"It may be a pain in the backside but..." Insights into the impact of
GDPR on business after three years
- URL: http://arxiv.org/abs/2110.11905v1
- Date: Fri, 22 Oct 2021 16:44:21 GMT
- Title: "It may be a pain in the backside but..." Insights into the impact of
GDPR on business after three years
- Authors: Gerard Buckley, Tristan Caulfield and Ingolf Becker
- Abstract summary: General Data Protection Regulation ( Ireland) came into effect in May.

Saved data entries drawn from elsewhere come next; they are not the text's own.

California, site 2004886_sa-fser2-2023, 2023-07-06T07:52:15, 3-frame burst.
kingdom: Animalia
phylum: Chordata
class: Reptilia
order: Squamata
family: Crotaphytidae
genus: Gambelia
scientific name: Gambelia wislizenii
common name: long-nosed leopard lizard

Aim of study is to investigate if is all pain and no gain for business.
We find threat threat fines has focused corporate mind and made business more privacy aware.
Many implementation challenges remain.
New business development and intra-company communication is more constrained.
- Score: 2.5567566997688043
- License: http://creativecommons.org/licenses/by/4.0/
- Abstract: The General Data Protection Regulation (GDPR) came into effect in May 2018
and is designed to safeguard EU citizens' data privacy. The benefits of the
regulation to consumers' rights and to regulators' powers are well known. The
benefits to regulated businesses are less obvious and under-researched.
The aim of this study is to investigate if GDPR is all pain and no gain for
business. Using semi-structured interviews, we survey 14 C-level executives
responsible for business, finance, marketing, legal and technology drawn from
six small, medium and large companies in the UK and Ireland.
We find the threat of fines has focused the corporate mind and made business
more privacy aware. Organisationally, it has created new power bases within
companies to advocate GDPR. It has forced companies, in varying degrees, to
modernise their platforms and indirectly benefited them with better risk
management processes, information security infrastructure and up to date
customer databases. Compliance, for some, is used as a reputational signal of
trustworthiness.
We find many implementation challenges remain. New business development and
intra-company communication is more constrained. Regulation has increased costs
and internal bureaucracy. Grey areas remain due to a lack of case law.
Disgruntled customers and ex-employees weaponise Subject Access Requests (SAR)
as a tool of retaliation. Small businesses see GDPR as overkill and
overwhelming.
We conclude GDPR may be regarded as a pain by business but it has made it
more careful with data.
We recommend the EU consider tailoring a version of the regulation that is
better suited to SMEs and modifying the messaging to be more positive whilst
still exploiting news of fines to reinforce corporate data discipline.